▶ [TEXTE SOURCE]
______________________________

Intervention de Jean-Raymond Hugonet

Réunion du 4 décembre 2017 à 10h00
Loi de finances pour 2018 — Culture

Photo de Jean-Raymond HugonetJean-Raymond Hugonet :

Monsieur le président, madame la ministre, mes chers collègues, force est tout d’abord de reconnaître l’effort accompli en faveur de la culture, en particulier en faveur de la mission « Culture », dans un contexte de maîtrise des dépenses publiques. En effet, s’agissant des crédits budgétaires sur lesquels s’exerce le contrôle de la représentation nationale, le budget global pour 2018 du ministère de la culture est relativement stable, voire en légère augmentation – selon les interprétations –, là où 58 % des communes françaises ont été contraintes de réduire la voilure.

Au-delà des questions budgétaires, notre groupe partage votre vision, madame la ministre, qui fait de la culture l’un des fondements de l’éducation. À cet égard, je salue votre volonté et celle de M. Jean-Michel Blanquer, ministre de l'éducation nationale, de faire davantage entrer la culture à l’école, qui est le lieu privilégié pour permettre à tous, notamment à ceux qui en sont le plus éloignés, d’accéder à l’éducation artistique et culturelle. C’est la raison principale pour laquelle le groupe Les Républicains votera les crédits de la mission « Culture ».

Si cette relative stabilité est à souligner, l’évolution des équilibres internes au budget soulève toutefois nombre d’interrogations et d’inquiétudes.

Le travail en profondeur de la commission de la culture, dont je salue la bienveillante présidence de Catherine Morin-Desailly, a d’ailleurs suscité de nombreux débats, extrêmement intéressants et passionnés, dans lesquels, par-delà nos sensibilités diverses, nous avons dû constamment tenter de démêler ce qui pouvait relever de l’effet d’annonce ou d’une réalité crédible.

Prenons par exemple le point fort de ce budget, qui est sans aucun doute l’effort qu’il assume en direction des territoires. Il est vrai que les crédits déconcentrés en faveur des collectivités et des citoyens sont en hausse de 6 %, à 860 millions d’euros, ce dont nous nous félicitons. En vérité et dans le détail, si vous souhaitez véritablement aider les petites collectivités rurales à entretenir leur patrimoine historique avec un fonds dédié à hauteur de 15 millions d’euros seulement, j’ai bien peur que ne vous soyez loin du compte, surtout lorsque l’on connaît, parce que l’on a été élu local, le coût monstrueux de la moindre reprise en sous-œuvre d’un bâtiment, si tant est que la DRAC ait daigné vous donner préalablement une autorisation dans les délais impartis…

Si l’on ajoute à cette situation préoccupante la suppression de la réserve parlementaire, qui permettait de venir en appui des nombreuses demandes, de graves difficultés sont en vue, comme l’a souligné Philippe Nachbar, parce que la politique patrimoniale dépasse le simple cadre culturel. Elle contribue à réduire la fracture territoriale et recrée de l’attractivité économique ou touristique dans des communes, souvent rurales, qui possèdent un patrimoine. Entretenir ce patrimoine et rénover les centres historiques dégradés est donc une absolue nécessité.

______________________________

▶ [MATÉRIEL FOURNI]

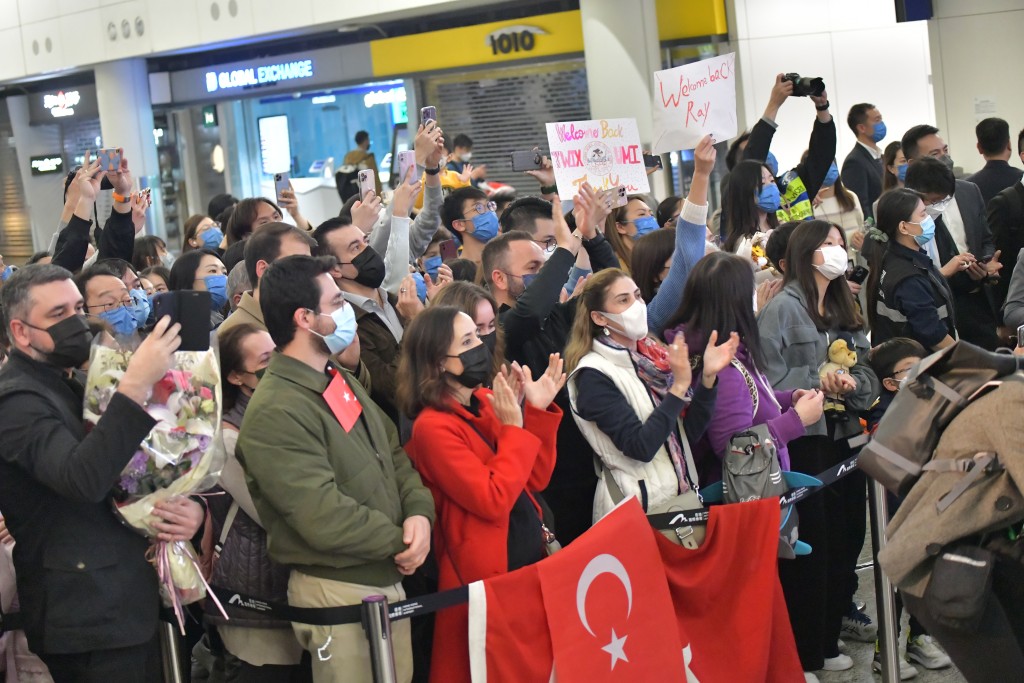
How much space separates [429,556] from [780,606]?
52.3 inches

______________________________

▶ [CONSIGNES]
A. Reproduisez le passage de l'intervention commençant par « Si cette relative » et se terminant par « d’une réalité crédible. ».
B. Dressez la liste de toutes les personnes désignées par leur nom dans l'intervention.
Le matériel fourni provient d'une autre source que l'intervention.

▶ [RÉPONSES PAR CONSIGNE]
A.
Si cette relative stabilité est à souligner, l’évolution des équilibres internes au budget soulève toutefois nombre d’interrogations et d’inquiétudes.

Le travail en profondeur de la commission de la culture, dont je salue la bienveillante présidence de Catherine Morin-Desailly, a d’ailleurs suscité de nombreux débats, extrêmement intéressants et passionnés, dans lesquels, par-delà nos sensibilités diverses, nous avons dû constamment tenter de démêler ce qui pouvait relever de l’effet d’annonce ou d’une réalité crédible.

B.
- Jean-Raymond Hugonet
- Jean-Michel Blanquer
- Catherine Morin-Desailly
- Philippe Nachbar